Last week, a 37 year old man from Virginia underwent an extensive surgery where he was given a new face, teeth, tongue, and jaw. Richard Lee Norris is the recipient of what University of Maryland physicians call the most extensive face transplant ever performed. After fifteen years of living as a recluse because of a gun incident that damaged his face, Norris is recovering well from surgery and can already feel his new face. He is now able to brush his teeth and shave, and he has regained his sense of smell.
The operation took 36 hours and it is the 23rd face transplant since doctors began doing this type of procedure seven years ago. The reason this surgery was so extensive was because it required transplantation of the teeth, tongue, upper and lower jaw and all of the facial tissue from his scalp to the base of his neck.
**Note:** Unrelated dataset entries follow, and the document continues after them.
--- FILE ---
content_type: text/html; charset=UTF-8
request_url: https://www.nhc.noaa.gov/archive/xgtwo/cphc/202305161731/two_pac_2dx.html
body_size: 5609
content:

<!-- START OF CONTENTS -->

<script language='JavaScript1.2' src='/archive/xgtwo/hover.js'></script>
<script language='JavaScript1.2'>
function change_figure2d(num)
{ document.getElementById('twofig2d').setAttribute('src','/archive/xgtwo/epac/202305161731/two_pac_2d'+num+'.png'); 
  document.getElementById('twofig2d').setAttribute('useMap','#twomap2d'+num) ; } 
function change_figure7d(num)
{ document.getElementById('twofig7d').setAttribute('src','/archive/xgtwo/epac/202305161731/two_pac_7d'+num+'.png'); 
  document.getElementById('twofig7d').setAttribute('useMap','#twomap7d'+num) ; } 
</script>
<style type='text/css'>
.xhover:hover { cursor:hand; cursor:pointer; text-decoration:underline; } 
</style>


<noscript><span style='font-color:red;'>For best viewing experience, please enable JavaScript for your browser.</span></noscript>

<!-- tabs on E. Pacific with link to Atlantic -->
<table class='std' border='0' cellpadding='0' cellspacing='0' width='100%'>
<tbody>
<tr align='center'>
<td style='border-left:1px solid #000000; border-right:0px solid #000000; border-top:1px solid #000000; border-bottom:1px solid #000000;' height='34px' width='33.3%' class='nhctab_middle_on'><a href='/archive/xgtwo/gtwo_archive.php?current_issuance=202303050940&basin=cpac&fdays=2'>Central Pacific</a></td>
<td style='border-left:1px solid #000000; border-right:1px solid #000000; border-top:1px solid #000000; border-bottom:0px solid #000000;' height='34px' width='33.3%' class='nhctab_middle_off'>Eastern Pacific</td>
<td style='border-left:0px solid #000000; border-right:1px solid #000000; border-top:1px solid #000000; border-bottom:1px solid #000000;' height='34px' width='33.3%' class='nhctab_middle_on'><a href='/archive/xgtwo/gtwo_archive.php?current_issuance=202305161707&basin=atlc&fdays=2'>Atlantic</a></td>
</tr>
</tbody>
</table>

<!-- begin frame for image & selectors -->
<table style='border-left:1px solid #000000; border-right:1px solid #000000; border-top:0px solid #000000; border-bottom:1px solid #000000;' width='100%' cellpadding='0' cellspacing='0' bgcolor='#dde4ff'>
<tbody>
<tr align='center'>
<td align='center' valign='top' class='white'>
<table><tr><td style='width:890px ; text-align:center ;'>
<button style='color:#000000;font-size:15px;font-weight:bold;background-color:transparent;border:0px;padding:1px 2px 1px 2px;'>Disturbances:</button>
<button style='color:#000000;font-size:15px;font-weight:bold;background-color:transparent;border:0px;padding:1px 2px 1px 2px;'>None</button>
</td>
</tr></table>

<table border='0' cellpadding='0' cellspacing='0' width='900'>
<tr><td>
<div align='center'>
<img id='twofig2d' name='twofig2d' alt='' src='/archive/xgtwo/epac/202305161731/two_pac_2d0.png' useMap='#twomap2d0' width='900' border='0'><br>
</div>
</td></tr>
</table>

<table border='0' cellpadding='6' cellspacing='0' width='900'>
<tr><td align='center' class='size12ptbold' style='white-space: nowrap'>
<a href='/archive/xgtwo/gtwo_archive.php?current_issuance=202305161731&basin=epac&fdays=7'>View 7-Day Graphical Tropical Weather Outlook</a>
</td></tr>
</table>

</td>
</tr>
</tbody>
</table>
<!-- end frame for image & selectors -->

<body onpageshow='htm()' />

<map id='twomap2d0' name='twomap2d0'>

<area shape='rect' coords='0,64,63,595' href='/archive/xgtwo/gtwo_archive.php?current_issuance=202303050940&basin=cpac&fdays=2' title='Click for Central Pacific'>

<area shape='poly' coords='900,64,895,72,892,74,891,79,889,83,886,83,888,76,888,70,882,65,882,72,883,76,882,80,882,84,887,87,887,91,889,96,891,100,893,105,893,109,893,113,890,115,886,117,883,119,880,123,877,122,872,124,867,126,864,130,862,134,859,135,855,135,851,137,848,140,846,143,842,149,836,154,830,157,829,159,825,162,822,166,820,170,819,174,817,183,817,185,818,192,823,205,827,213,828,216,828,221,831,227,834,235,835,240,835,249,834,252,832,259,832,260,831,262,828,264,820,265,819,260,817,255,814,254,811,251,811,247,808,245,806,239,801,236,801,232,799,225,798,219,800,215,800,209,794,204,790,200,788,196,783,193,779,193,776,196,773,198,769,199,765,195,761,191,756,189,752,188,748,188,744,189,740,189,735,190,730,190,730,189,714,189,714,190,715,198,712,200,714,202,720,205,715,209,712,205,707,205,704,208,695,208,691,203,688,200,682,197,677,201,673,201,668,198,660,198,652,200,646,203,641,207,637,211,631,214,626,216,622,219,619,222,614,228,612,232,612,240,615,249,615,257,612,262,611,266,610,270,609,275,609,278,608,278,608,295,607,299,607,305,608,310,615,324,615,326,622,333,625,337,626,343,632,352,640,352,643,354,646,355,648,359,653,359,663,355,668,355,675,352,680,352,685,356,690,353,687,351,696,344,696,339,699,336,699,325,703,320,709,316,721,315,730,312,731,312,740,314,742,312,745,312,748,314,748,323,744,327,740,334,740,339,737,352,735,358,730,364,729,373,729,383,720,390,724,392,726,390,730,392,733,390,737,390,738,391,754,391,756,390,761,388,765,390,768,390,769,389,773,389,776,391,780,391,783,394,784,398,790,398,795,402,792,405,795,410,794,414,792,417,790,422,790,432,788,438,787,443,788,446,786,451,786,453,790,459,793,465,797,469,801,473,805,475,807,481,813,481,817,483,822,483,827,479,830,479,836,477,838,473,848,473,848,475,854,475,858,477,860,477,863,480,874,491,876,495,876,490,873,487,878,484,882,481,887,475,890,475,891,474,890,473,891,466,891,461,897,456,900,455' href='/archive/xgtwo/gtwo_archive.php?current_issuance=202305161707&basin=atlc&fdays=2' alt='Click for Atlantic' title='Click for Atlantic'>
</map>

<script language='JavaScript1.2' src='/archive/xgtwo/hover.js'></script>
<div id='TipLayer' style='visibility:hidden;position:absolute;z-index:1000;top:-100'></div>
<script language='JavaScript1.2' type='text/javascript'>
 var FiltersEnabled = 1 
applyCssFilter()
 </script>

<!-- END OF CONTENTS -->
Prior to this, the first face transplant in the U.S was done at the Cleveland Clinic in 2008. The first full transplant done was in France in 2005 for a woman who was mauled by her dog. Now, with transplants safer and more common, the Department of Defense has begun funding some face and hand surgeries as well. They hope to help wounded soldiers. So far, there have been over 1,000 soldiers that have lost an arm or leg in Afghanistan or Iraq and it is estimated that around 200 of them may possibly be eligible for a transplant. Doctors soon hope to be able to operate on military patients, seeing as the University of Maryland’s research on transplants was funded by a grant from the Office of Naval Research.
Although few details were given in the article about how Norris got into the accident that led up to this surgery, officials did note that he graduated from high school in a small town in Virginia in 1993. Since the accident he has been unable to retain a full time job and has been staying with his parents.
His lead surgeon said, “The accidental injury just destroyed everything. The rest of his friends and colleagues went on to start getting married, having children and owning homes. He wants to make up for all of that”. Hopefully, with the successful transplant, he will regain a sense of self confidence and be able to reestablish himself as a full functioning member of society.